This is a page that curates AI-related papers published worldwide. All content here is summarized using Google Gemini and operated on a non-profit basis. Copyright for each paper belongs to the authors and their institutions; please make sure to credit the source when sharing.
CRISP-SAM2: SAM2 with Cross-Modal Interaction and Semantic Prompting for Multi-Organ Segmentation
Created by
Haebom
Author
Xinlei Yu, Changmiao Wang, Hui Jin, Ahmed Elazab, Gangyong Jia, Xiang Wan, Changqing Zou, Ruiquan Ge
Outline
CRISP-SAM2 is a multi-organ medical segmentation model that plays an important role in medical image processing. To solve the problems of inaccurate details, geometric prompt dependency, and spatial information loss of existing models, we present a new model that uses cross-modal interaction and semantic prompting. We transform visual and textual inputs into cross-modal contextualized meanings through an advanced cross-attention interaction mechanism, and feed them into the image encoder to enhance the understanding of visual information. We use a semantic prompting strategy to remove the dependency on geometric prompts, and apply a similarity-aligned self-updating strategy for memory and a mask improvement process to adapt to medical images and enhance local details. Comparative experiments on seven public datasets show that our model outperforms existing models, and in particular, it effectively solves the Limitations of existing models. The code is available at https://github.com/YU-deep/CRISP_SAM2.git .

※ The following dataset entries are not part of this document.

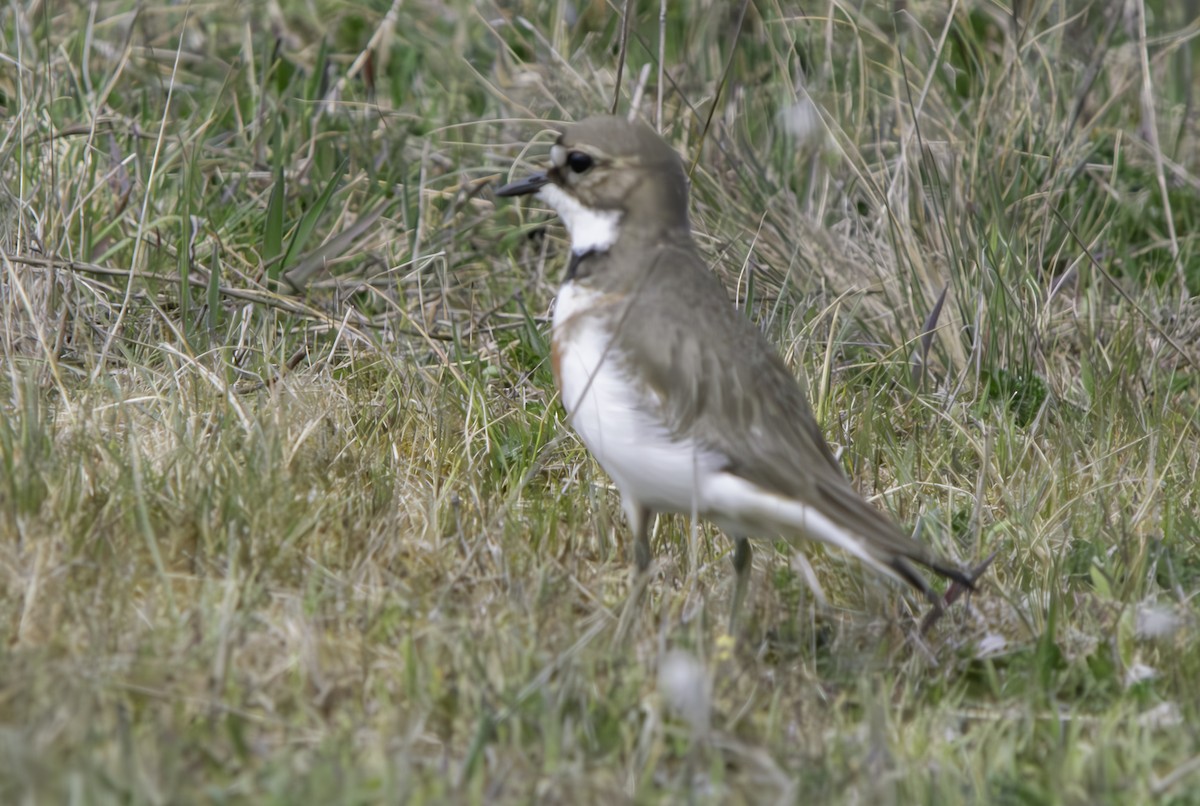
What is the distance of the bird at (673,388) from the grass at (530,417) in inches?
11.0

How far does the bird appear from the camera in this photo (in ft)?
11.5

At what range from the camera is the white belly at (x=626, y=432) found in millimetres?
3549

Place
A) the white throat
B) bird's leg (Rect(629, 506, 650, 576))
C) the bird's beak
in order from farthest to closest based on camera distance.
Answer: the bird's beak, the white throat, bird's leg (Rect(629, 506, 650, 576))

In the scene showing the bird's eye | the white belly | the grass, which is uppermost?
the bird's eye

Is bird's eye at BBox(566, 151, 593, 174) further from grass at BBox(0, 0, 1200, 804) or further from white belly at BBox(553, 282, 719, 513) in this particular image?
grass at BBox(0, 0, 1200, 804)

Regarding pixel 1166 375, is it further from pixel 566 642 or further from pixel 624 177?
pixel 566 642

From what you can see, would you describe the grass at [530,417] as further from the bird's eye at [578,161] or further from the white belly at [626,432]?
the bird's eye at [578,161]

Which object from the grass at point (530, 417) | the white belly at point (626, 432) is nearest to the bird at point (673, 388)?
the white belly at point (626, 432)

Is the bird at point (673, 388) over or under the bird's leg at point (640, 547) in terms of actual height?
over

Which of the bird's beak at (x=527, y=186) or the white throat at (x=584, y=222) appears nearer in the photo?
the white throat at (x=584, y=222)

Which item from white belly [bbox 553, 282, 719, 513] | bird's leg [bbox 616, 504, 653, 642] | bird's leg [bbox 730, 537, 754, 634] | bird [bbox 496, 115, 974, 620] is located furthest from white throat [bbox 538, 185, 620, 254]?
bird's leg [bbox 730, 537, 754, 634]

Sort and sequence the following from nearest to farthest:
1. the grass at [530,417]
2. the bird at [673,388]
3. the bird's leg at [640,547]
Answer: the grass at [530,417] < the bird at [673,388] < the bird's leg at [640,547]

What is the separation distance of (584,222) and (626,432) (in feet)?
2.01

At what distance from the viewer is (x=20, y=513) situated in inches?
139
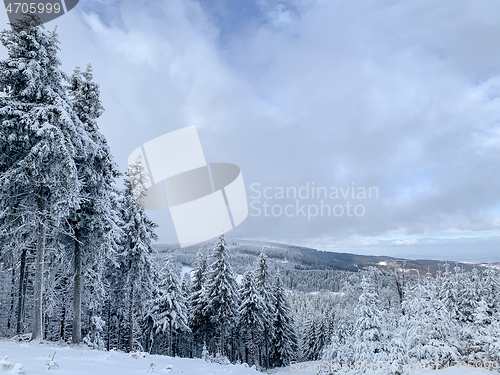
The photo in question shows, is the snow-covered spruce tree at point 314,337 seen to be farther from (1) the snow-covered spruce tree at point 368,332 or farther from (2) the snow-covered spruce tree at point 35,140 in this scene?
(2) the snow-covered spruce tree at point 35,140

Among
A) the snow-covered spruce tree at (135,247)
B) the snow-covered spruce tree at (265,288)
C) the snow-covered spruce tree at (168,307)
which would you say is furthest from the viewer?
the snow-covered spruce tree at (265,288)

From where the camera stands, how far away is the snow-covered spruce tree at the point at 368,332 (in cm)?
1248

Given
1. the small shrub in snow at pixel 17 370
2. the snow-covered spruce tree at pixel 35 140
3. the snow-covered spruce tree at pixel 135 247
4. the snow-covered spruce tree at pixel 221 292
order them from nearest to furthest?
1. the small shrub in snow at pixel 17 370
2. the snow-covered spruce tree at pixel 35 140
3. the snow-covered spruce tree at pixel 135 247
4. the snow-covered spruce tree at pixel 221 292

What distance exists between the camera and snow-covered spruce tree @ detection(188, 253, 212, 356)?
27.5m

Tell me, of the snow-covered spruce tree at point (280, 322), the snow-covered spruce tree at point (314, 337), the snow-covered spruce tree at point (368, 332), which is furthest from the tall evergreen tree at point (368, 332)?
the snow-covered spruce tree at point (314, 337)

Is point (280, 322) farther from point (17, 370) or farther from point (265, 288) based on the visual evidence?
point (17, 370)

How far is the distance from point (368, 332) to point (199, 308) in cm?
1951

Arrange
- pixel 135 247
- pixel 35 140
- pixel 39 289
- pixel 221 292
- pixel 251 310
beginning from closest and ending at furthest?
pixel 35 140, pixel 39 289, pixel 135 247, pixel 221 292, pixel 251 310

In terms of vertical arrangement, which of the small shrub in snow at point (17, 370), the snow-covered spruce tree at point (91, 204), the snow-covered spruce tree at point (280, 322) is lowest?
the snow-covered spruce tree at point (280, 322)

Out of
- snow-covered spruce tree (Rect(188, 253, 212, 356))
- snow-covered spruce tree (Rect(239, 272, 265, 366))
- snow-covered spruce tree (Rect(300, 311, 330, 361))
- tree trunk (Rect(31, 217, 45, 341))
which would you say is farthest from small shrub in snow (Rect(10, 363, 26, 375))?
snow-covered spruce tree (Rect(300, 311, 330, 361))

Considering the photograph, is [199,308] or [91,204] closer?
[91,204]

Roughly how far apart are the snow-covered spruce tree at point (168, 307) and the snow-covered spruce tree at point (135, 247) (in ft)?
19.5

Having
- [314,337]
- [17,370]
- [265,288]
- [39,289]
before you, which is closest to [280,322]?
[265,288]

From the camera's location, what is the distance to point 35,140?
1016 cm
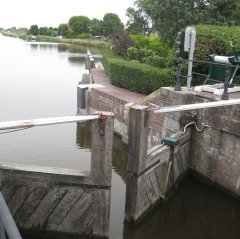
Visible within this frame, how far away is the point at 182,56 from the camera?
30.3 feet

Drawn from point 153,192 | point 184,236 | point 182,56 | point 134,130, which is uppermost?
point 182,56

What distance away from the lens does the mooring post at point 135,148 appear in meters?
6.57

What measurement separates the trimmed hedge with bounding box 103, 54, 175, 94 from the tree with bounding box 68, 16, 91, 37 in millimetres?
78665

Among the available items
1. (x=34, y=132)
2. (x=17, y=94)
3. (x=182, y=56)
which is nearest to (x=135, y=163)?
(x=182, y=56)

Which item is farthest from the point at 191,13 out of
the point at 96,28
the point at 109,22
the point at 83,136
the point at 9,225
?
the point at 96,28

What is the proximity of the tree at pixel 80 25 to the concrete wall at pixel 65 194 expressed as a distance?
88.2 m

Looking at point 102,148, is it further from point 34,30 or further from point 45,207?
point 34,30

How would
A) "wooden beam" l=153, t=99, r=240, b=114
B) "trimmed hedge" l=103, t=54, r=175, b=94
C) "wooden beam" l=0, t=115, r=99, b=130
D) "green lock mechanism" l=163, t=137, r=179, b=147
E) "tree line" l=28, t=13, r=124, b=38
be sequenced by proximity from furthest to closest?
"tree line" l=28, t=13, r=124, b=38 < "trimmed hedge" l=103, t=54, r=175, b=94 < "green lock mechanism" l=163, t=137, r=179, b=147 < "wooden beam" l=153, t=99, r=240, b=114 < "wooden beam" l=0, t=115, r=99, b=130

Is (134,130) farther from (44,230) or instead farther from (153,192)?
(44,230)

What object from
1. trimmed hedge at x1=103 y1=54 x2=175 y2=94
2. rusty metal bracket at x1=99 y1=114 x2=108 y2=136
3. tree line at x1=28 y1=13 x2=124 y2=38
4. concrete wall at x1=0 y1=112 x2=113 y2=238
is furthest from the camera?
tree line at x1=28 y1=13 x2=124 y2=38

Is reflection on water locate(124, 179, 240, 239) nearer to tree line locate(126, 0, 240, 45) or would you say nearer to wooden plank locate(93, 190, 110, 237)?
wooden plank locate(93, 190, 110, 237)

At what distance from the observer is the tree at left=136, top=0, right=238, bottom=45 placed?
18375 mm

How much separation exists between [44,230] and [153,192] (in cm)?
233

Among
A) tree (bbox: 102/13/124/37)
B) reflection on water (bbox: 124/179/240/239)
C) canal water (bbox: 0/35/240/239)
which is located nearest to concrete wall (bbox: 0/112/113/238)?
canal water (bbox: 0/35/240/239)
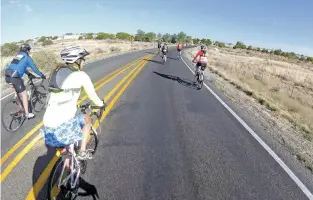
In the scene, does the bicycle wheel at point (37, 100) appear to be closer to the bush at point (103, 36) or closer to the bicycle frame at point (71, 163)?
the bicycle frame at point (71, 163)

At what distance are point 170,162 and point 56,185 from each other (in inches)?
105

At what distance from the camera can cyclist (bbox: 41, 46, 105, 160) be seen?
4.20 meters

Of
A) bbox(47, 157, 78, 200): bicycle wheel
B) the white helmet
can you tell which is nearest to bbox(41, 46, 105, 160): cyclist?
the white helmet

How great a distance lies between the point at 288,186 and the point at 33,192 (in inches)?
174

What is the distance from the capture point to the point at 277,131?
9.30 metres

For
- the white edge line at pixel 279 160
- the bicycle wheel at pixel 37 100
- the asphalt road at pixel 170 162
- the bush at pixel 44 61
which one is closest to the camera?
the asphalt road at pixel 170 162

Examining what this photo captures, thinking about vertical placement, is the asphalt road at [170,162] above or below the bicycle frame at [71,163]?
below

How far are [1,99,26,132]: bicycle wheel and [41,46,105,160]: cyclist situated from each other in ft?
14.1

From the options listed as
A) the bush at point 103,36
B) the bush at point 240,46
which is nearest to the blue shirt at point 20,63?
the bush at point 103,36

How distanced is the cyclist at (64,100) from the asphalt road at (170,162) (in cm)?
115

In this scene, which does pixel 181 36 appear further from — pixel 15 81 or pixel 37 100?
pixel 15 81

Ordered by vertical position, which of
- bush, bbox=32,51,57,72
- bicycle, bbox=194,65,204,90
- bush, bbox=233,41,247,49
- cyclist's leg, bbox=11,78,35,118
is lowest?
bush, bbox=233,41,247,49

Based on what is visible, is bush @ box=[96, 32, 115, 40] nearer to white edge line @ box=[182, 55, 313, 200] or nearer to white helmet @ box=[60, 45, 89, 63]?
white edge line @ box=[182, 55, 313, 200]

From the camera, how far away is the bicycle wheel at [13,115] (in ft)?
26.2
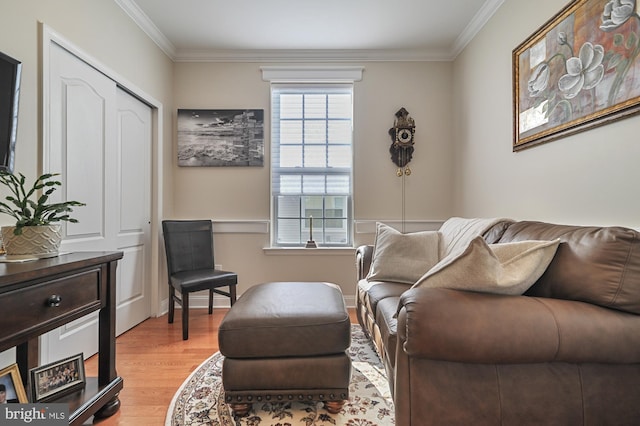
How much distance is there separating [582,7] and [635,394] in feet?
5.77

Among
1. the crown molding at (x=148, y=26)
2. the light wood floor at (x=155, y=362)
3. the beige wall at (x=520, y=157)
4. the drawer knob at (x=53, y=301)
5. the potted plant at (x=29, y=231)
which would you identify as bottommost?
the light wood floor at (x=155, y=362)

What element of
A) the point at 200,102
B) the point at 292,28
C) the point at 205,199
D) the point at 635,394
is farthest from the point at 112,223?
the point at 635,394

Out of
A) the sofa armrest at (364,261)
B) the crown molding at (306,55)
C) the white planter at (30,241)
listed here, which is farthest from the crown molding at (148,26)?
the sofa armrest at (364,261)

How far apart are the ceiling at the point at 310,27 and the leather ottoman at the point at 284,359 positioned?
2.40 metres

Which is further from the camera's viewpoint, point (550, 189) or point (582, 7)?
point (550, 189)

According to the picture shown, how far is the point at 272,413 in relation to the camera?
1512 millimetres

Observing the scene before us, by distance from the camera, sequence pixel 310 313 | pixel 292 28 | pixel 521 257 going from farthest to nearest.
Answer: pixel 292 28
pixel 310 313
pixel 521 257

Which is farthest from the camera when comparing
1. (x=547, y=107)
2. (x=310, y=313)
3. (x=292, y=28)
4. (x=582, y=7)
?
(x=292, y=28)

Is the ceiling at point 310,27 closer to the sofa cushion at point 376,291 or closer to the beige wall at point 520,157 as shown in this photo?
the beige wall at point 520,157

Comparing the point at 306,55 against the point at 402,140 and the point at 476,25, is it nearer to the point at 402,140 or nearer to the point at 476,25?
the point at 402,140

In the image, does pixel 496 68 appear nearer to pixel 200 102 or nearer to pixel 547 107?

Effectively addressing the __T3237__ (inaccurate details, geometric prompt dependency, spatial information loss) of existing models in multi-institutional healthcare segmentation.
◦
Effectively leverage visual and textual information through cross-modal interaction and semantic prompting.
◦
Enhancing local details through a similarity-aligned self-updating strategy for memory and a mask refinement process.
◦
We validate that our model outperforms existing models on seven public datasets.
◦
Reproducibility is possible through open code.
•
Limitations:
◦
Specific Limitations is not explicitly mentioned in the paper. Additional experiments and analyses may be needed for a more in-depth evaluation.
◦
There may be a possibility of reduced performance for certain types of medical images or institutions.
◦
Lack of detailed analysis of the computational cost and complexity of the model.